Matrix multiplication: Small difference in matrix size, large difference in timings

I have a matrix multiply code that looks like this:

for(i = 0; i < dimension; i++)
for(j = 0; j < dimension; j++)
for(k = 0; k < dimension; k++)
C[dimension*i+j] += A[dimension*i+k] * B[dimension*k+j];

Here, the size of the matrix is represented by dimension. Now, if the size of the matrices is 2000, it takes 147 seconds to run this piece of code, whereas if the size of the matrices is 2048, it takes 447 seconds. So while the difference in no. of multiplications is (2048*2048*2048)/(2000*2000*2000) = 1.073, the difference in the timings is 447/147 = 3. Can someone explain why this happens? I expected it to scale linearly, which does not happen. I am not trying to make the fastest matrix multiply code, simply trying to understand why it happens.

Specs: AMD Opteron dual core node (2.2GHz), 2G RAM, gcc v 4.5.0

Program compiled as gcc -O3 simple.c

I have run this on Intel's icc compiler as well, and seen similar results.

EDIT:

As suggested in the comments/answers, I ran the code with dimension=2060 and it takes 145 seconds.

Heres the complete program:

#include <stdlib.h>
#include <stdio.h>
#include <sys/time.h>


/* change dimension size as needed */
const int dimension = 2048;
struct timeval tv;


double timestamp()
{
double t;
gettimeofday(&tv, NULL);
t = tv.tv_sec + (tv.tv_usec/1000000.0);
return t;
}


int main(int argc, char *argv[])
{
int i, j, k;
double *A, *B, *C, start, end;


A = (double*)malloc(dimension*dimension*sizeof(double));
B = (double*)malloc(dimension*dimension*sizeof(double));
C = (double*)malloc(dimension*dimension*sizeof(double));


srand(292);


for(i = 0; i < dimension; i++)
for(j = 0; j < dimension; j++)
{
A[dimension*i+j] = (rand()/(RAND_MAX + 1.0));
B[dimension*i+j] = (rand()/(RAND_MAX + 1.0));
C[dimension*i+j] = 0.0;
}


start = timestamp();
for(i = 0; i < dimension; i++)
for(j = 0; j < dimension; j++)
for(k = 0; k < dimension; k++)
C[dimension*i+j] += A[dimension*i+k] *
B[dimension*k+j];


end = timestamp();
printf("\nsecs:%f\n", end-start);


free(A);
free(B);
free(C);


return 0;
}
15337 次浏览

Here's my wild guess: cache

It could be that you can fit 2 rows of 2000 doubles into the cache. Which is slighly less than the 32kb L1 cache. (while leaving room other necessary things)

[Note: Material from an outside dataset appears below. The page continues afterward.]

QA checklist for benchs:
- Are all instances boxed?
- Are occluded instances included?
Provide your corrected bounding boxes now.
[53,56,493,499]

But when you bump it up to 2048, it uses the entire cache (and you spill some because you need room for other things)

Assuming the cache policy is LRU, spilling the cache just a tiny bit will cause the entire row to be repeatedly flushed and reloaded into the L1 cache.

The other possibility is cache associativity due to the power-of-two. Though I think that processor is 2-way L1 associative so I don't think it matters in this case. (but I'll throw the idea out there anyway)

Possible Explanation 2: Conflict cache misses due to super-alignment on the L2 cache.

Your B array is being iterated on the column. So the access is strided. Your total data size is 2k x 2k which is about 32 MB per matrix. That's much larger than your L2 cache.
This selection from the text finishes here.